A exploração foi colocada à venda em um fórum clandestino do dia 6 de junho de 2024, segundo a ESET. Após divulgação em 26/06, o problema foi solucionado pelo Telegram na versão 10.14.5, lançada em 11 de julho.
“Os cibercriminosos conseguiam compartilhar arquivos maliciosos de Android via canais, grupos e chat do Telegram, fazendo-os parecer arquivos multimídia inofensivos”, afirmou o pesquisador Lukáš Štefanko em relatório.
Entenda a ciberameaça
Acredita-se que o malware seja criado através da interface de programação de aplicativos (API) do Telegram, que permite o upload de arquivos multimídia para chats e canais. Com isso, é possível que um invasor camufle um arquivo APK malicioso na forma de um vídeo de 30 segundos.
➡️Os usuários que clicam no vídeo são expostos a uma mensagem de aviso dizendo que o conteúdo não pode ser reproduzido, e que é necessário acessá-lo usando um player externo.
Se seguirem o processo, as vítimas são coagidas a permitir a instalação de um arquivo APK através do Telegram. O app malicioso em questão é chamado de “xHamster Premium Mod”.

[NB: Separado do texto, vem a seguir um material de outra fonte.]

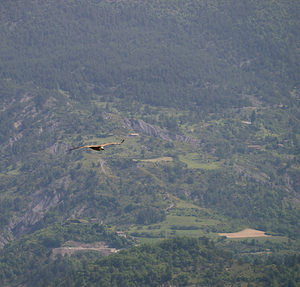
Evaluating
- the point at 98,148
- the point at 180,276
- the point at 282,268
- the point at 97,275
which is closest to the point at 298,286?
the point at 282,268

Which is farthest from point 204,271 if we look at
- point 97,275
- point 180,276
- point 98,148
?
point 98,148

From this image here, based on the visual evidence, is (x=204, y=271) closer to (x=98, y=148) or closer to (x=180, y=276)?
(x=180, y=276)

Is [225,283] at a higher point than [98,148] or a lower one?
lower

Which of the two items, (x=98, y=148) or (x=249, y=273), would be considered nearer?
(x=98, y=148)

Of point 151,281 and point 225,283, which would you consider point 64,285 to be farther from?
point 225,283

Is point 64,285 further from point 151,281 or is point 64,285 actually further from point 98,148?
point 98,148

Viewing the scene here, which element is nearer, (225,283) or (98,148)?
(98,148)

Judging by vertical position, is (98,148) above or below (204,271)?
above

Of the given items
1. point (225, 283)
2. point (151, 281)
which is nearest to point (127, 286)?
point (151, 281)
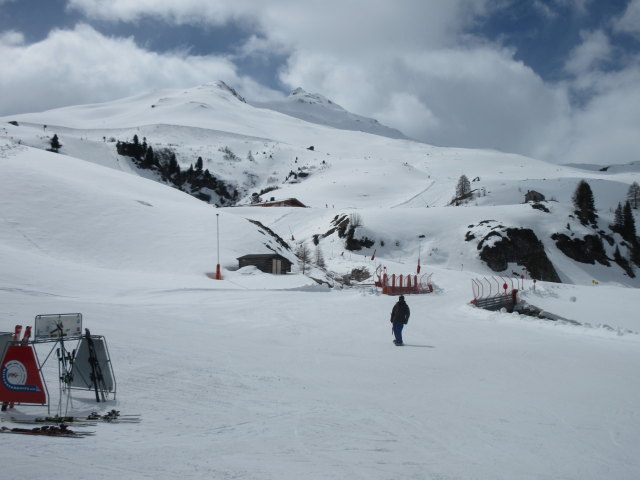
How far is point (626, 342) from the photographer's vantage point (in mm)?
15312

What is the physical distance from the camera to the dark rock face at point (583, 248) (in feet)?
227

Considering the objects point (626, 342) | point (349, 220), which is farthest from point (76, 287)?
point (349, 220)

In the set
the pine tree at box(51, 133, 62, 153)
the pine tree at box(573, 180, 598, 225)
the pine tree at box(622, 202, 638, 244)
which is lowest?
the pine tree at box(622, 202, 638, 244)

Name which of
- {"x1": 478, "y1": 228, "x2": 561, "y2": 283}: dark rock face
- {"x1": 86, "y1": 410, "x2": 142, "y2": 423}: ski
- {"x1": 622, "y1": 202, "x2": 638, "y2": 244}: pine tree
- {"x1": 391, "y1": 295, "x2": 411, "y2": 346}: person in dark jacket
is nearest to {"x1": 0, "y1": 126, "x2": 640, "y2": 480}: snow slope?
{"x1": 86, "y1": 410, "x2": 142, "y2": 423}: ski

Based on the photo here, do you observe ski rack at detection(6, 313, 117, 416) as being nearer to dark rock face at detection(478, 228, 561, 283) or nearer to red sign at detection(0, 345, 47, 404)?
red sign at detection(0, 345, 47, 404)

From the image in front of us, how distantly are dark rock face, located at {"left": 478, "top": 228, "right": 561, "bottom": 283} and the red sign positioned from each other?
63.0 meters

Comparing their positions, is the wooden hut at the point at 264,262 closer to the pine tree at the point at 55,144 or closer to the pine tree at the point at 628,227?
the pine tree at the point at 628,227

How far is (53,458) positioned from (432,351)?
10709 mm

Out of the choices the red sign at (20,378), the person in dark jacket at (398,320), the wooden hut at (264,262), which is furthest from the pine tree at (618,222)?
the red sign at (20,378)

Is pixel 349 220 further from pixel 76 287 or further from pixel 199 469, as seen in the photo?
pixel 199 469

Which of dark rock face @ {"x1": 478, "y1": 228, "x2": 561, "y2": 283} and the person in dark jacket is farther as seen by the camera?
dark rock face @ {"x1": 478, "y1": 228, "x2": 561, "y2": 283}

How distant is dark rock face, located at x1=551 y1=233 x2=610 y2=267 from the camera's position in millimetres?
69250

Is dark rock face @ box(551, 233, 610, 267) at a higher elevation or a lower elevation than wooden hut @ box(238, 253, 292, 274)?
higher

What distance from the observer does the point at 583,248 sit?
7006 cm
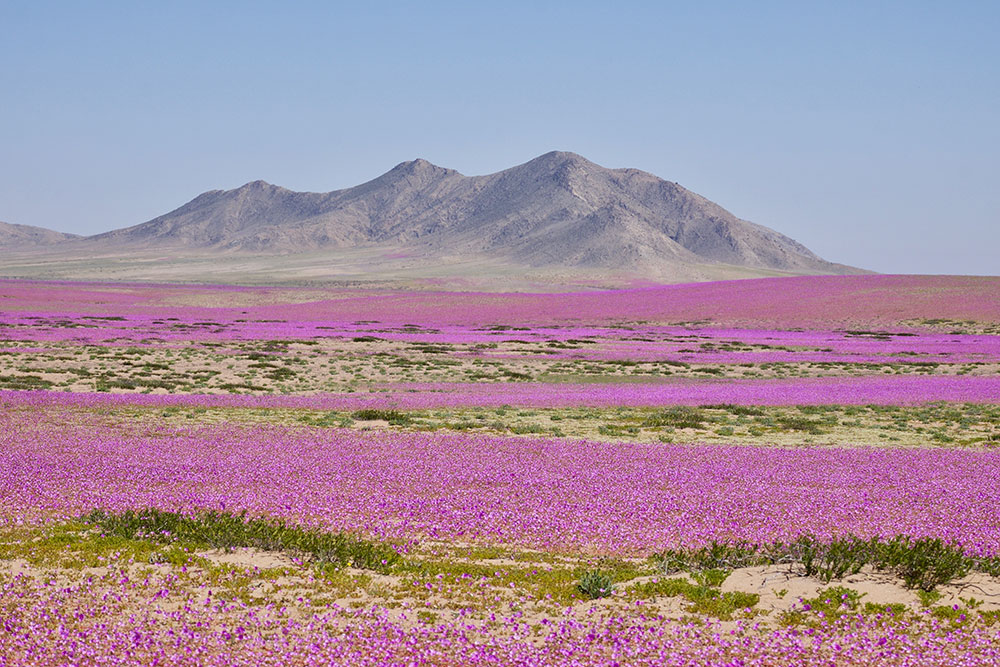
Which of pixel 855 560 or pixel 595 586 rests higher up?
pixel 855 560

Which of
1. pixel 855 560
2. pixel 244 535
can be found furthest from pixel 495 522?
pixel 855 560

Alerta para os usuários do Telegram
“Por padrão, os arquivos de mídia recebidos pelo Telegram são baixados automaticamente”, ressalta Štefanko. “Isso significa que os usuários que tiverem essa função habilitada vão fazer o download automático do arquivo malicioso, logo que abrirem a conversa em que ele foi compartilhado”.
Se, por um lado, essa função de download automático pode ser desabilitada manualmente, o malware ainda pode ser baixado ao clicar no botão que acompanha o suposto vídeo.
Vale lembrar que o ataque não afeta os clientes que usam o Telegram na versão web ou no app dedicado do Windows.